Ofensywie przeciw Państwu Islamskiemu sprzyja to, że prowadzona od sierpnia 2014 r. kampania nalotów poważnie nadwyrężyła finansowe fundamenty Państwa Islamskiego, w tym przede wszystkim handel ropą. Możliwości wydobywcze ekstremistów były szacowane na 80 tys. baryłek dziennie, co przedkładało się na czarnorynkowy zysk w wysokości 1–3 mln dol. Zdaniem niektórych analityków ta suma skurczyła się obecnie do 300 tys. dol. Naloty nie tylko zniszczyły instalacje naftowe, ale też stojącą za handlem logistykę. Zagrożenie z nieba sprawia, że dżihadyści nie mogą już przewozić ropy w konwojach, które stanowią łatwy cel.
Dodatkowym ciosem dla Państwa Islamskiego jest to, że nie są to straty, które można łatwo uzupełnić. Finansom samozwańczego kalifatu nie służy również to, że grupa od kilku miesięcy nie zdobyła nowych terytoriów, które mogłaby zrabować. Dżihadyści wciąż jednak zarabiają na porwaniach i okupach, a ubytek w dochodach starają się nadrobić przez nakładanie owych podatków. Jak podaje „Financial Times”, dotychczas na terenach kontrolowanych przez dżihadystów za palenie papierosów groziła chłosta. Teraz obowiązuje grzywna w wysokości 65 dol. Tymczasem organizacja wciąż utrzymuje żołnierzy, opłaca administrację i struktury.
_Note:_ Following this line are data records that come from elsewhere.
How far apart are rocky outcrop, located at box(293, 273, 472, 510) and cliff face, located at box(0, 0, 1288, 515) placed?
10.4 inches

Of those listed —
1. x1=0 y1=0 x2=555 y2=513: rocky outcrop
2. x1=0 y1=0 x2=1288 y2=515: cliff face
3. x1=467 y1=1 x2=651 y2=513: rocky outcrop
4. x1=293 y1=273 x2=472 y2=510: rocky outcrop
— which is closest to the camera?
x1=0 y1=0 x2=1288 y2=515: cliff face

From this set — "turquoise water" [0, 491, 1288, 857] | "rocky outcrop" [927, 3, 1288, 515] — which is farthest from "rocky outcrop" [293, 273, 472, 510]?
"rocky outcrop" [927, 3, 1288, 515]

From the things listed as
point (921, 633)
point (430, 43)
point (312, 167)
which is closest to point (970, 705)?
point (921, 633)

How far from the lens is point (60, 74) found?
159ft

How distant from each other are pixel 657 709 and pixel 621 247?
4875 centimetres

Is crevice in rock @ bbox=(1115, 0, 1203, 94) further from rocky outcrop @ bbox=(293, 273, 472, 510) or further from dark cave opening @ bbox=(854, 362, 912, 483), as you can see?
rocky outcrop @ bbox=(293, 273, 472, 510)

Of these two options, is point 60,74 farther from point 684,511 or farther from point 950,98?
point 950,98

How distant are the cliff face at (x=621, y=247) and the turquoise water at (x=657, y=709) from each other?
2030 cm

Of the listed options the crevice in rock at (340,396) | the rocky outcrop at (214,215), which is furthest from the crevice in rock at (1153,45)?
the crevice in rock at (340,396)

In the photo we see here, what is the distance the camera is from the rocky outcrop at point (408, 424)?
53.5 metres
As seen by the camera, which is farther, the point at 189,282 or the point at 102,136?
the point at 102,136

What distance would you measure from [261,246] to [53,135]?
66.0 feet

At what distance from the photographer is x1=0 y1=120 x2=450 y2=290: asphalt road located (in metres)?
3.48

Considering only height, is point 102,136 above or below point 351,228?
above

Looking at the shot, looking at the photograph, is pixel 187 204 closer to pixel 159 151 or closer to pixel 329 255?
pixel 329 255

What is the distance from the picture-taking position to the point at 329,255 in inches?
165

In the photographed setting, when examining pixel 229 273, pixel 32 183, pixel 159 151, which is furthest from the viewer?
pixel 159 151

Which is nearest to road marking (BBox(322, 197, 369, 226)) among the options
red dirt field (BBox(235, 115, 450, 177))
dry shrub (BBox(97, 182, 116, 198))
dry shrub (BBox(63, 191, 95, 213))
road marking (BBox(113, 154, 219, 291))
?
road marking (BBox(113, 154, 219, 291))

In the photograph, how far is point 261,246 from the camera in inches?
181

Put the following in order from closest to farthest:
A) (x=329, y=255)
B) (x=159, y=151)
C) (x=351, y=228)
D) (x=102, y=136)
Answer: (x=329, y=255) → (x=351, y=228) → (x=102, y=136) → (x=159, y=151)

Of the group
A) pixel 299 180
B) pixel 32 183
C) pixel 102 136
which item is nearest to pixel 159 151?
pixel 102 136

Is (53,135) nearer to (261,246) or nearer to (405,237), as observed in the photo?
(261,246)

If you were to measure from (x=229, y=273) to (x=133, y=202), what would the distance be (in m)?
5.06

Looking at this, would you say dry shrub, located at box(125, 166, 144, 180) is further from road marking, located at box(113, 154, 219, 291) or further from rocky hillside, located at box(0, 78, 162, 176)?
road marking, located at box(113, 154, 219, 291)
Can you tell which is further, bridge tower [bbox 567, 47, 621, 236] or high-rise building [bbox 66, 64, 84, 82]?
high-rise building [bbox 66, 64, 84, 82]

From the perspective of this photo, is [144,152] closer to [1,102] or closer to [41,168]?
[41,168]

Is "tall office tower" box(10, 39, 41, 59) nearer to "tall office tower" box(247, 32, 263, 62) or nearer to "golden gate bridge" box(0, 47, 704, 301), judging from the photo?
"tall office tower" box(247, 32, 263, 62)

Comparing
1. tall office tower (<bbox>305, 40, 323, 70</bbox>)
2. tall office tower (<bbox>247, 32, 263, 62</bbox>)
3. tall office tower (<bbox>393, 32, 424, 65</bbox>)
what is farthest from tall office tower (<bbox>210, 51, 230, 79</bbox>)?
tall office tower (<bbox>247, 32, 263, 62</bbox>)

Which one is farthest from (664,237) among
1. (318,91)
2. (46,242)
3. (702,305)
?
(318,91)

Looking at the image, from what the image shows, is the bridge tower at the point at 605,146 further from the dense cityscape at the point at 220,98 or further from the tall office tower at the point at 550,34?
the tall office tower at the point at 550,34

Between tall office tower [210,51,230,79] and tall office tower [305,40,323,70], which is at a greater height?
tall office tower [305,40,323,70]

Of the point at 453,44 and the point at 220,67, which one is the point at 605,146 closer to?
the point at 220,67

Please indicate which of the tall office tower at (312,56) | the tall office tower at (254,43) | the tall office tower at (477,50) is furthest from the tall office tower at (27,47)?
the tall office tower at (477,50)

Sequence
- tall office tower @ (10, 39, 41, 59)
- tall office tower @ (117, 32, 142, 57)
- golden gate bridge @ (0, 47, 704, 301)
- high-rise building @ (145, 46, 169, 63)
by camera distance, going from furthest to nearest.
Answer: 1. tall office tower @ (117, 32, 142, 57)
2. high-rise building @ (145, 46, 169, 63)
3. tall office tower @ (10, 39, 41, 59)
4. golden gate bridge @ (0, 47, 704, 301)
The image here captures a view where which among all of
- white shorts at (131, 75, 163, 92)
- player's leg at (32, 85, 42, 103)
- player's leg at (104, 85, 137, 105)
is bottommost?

Regularna iracka armia jest w walkach o Tikrit wspierana przez szyickie bojówki, znane pod zbiorczą nazwą Haszd. Ich liczebność szacuje się obecnie na 100 tys. – 120 tys. osób (stanowią połowę siły uderzeniowej na Tirkit), wiele z nich to dezerterzy z regularnej armii. Istnienie paramilitarnych organizacji o takiej liczebności niepokoi Waszyngton, sygnalizuje bowiem duży wpływ Teheranu na bieżącą sytuację w Iraku. Irańczycy zresztą doskonale zdają sobie sprawę, że zagrożenie ze strony dżihadystów to doskonała okazja, żeby mocniej związać ze sobą irackich szyitów. Dlatego oferują sprzęt, w tym siedem myśliwców Su-25 razem z personelem szkoleniowym, a także drony typu Mohadżer-4.
Z kolei bojówki uzbrajają w przenośne i instalowane na pojazdach wyrzutnie rakiet, a także naprowadzane rakiety przeciwpancerne. To oznacza, że w Iraku równolegle do armii powstają osobne struktury bezpieczeństwa. Dlatego Michael Knights z Waszyngtońskiego Instytutu Polityki Bliskowschodniej obawia się, że może to doprowadzić do wzrostu wpływów Teheranu nie tylko w kraju, ale i w całym regionie. Jego zdaniem bojówki mogłyby zostać użyte w 2016 r. w Syrii, gdzie pomogłyby reżimowi sprzymierzonego z Iranem prezydenta Baszara al-Asada.
Waszyngton sygnalizuje także swoje niezadowolenie, że obecnemu rządowi Iraku nie udało się wciągnąć do walki z Państwem Islamskim miejscowych sunnitów. Trudno wątpić w dobre intencje premiera Abadiego, który sunnitę z Mosulu uczynił ministrem obrony. Przeważająca liczba szyitów w armii oznacza jednak, że trudno będzie im wyzwalać kontrolowane obecnie przez Państwo Islamskie tereny sunnickie, gdzie dżihadyści byli niejednokrotnie ciepło witani. Tym bardziej że największa bitwa nadchodzącej kampanii będzie miała miejsce w Mosulu, mieście liczącym milion mieszkańców, z których wielu sprzyja obecnym władzom. Trudno powiedzieć, czy armia iracka jest gotowa na aż tak dużą operację.